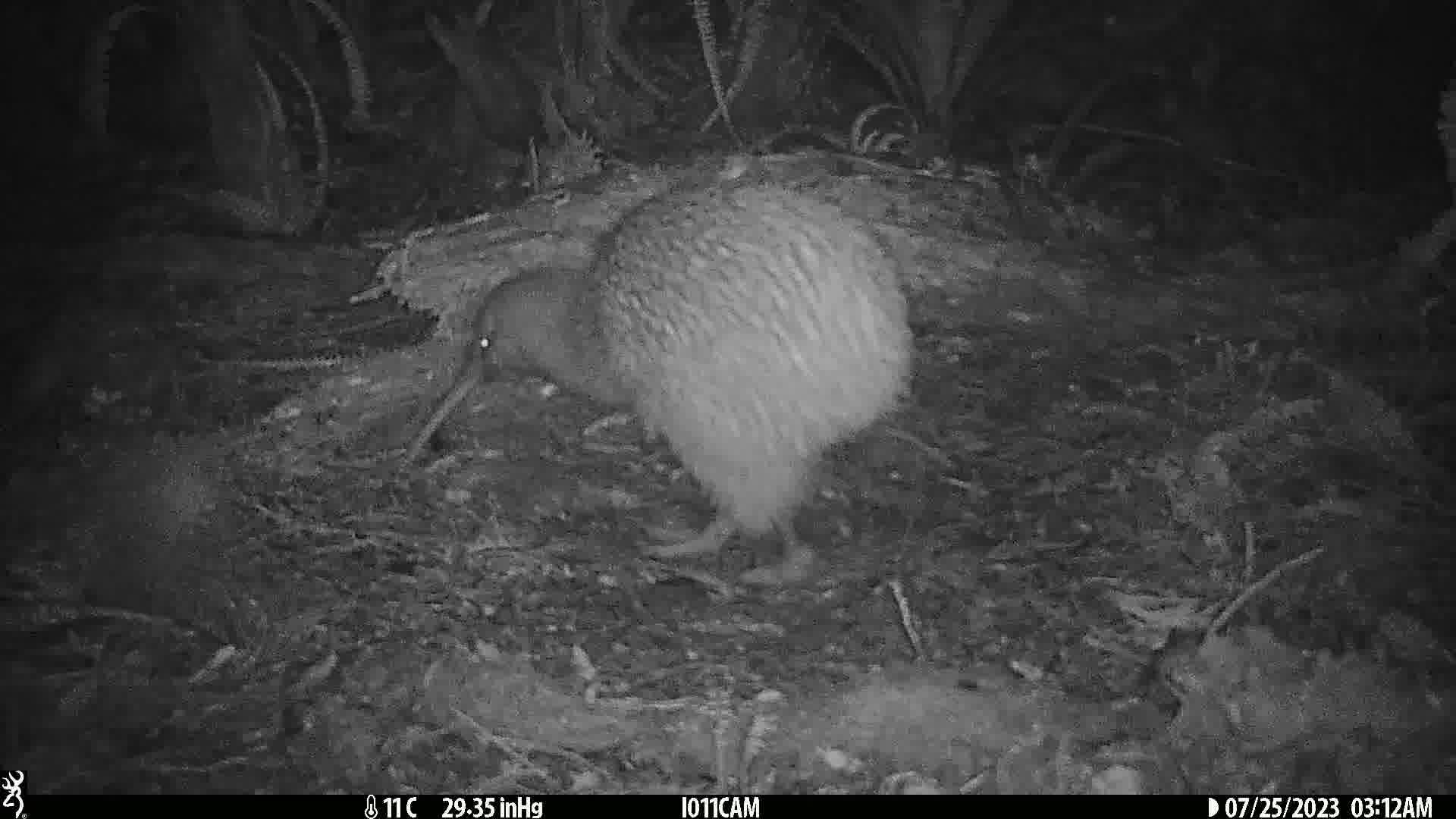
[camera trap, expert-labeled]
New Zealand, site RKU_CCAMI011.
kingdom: Animalia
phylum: Chordata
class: Aves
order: Apterygiformes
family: Apterygidae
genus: Apteryx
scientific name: Apteryx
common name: kiwi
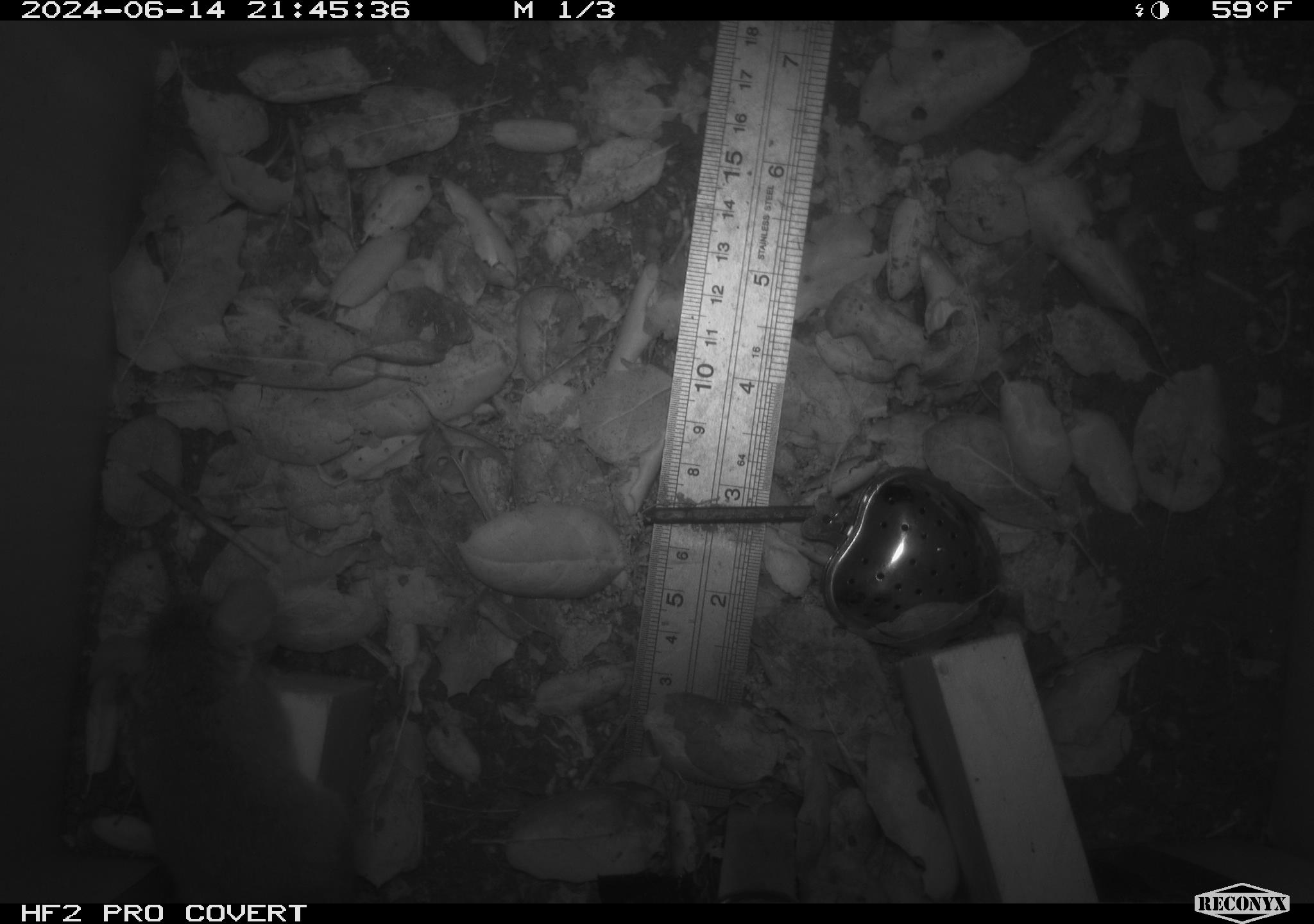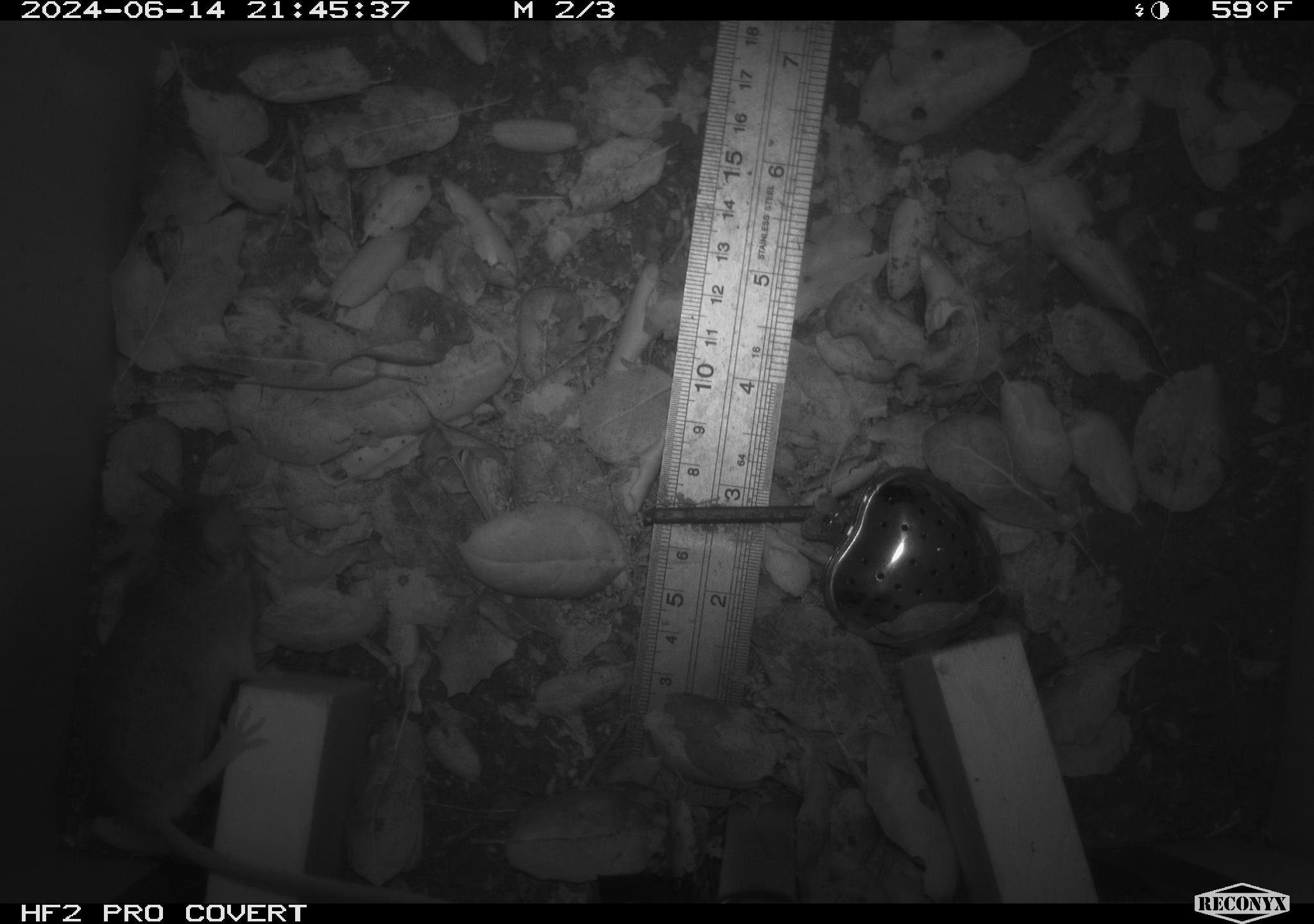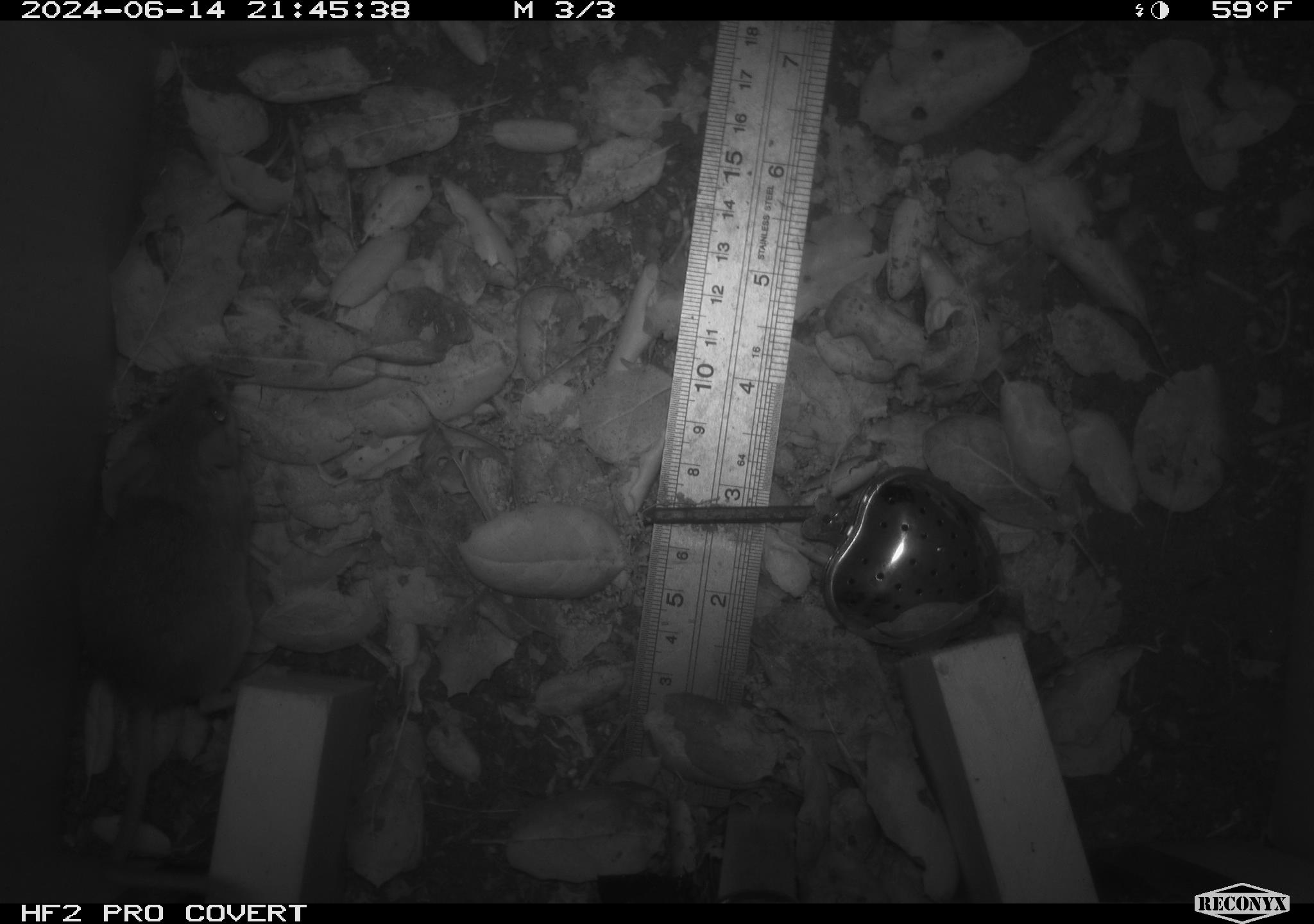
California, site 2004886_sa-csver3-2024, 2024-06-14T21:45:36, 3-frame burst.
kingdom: Animalia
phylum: Chordata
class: Mammalia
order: Rodentia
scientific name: Rodentia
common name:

==================================================

### Task directions
Leave out the images and repeat the rest of the data word for word.

### Answer for the task
[camera trap, expert-labeled]
New Zealand, site RKU_CCAMI011.
kingdom: Animalia
phylum: Chordata
class: Aves
order: Apterygiformes
family: Apterygidae
genus: Apteryx
scientific name: Apteryx
common name: kiwi
California, site 2004886_sa-csver3-2024, 2024-06-14T21:45:36, 3-frame burst.
kingdom: Animalia
phylum: Chordata
class: Mammalia
order: Rodentia
scientific name: Rodentia
common name:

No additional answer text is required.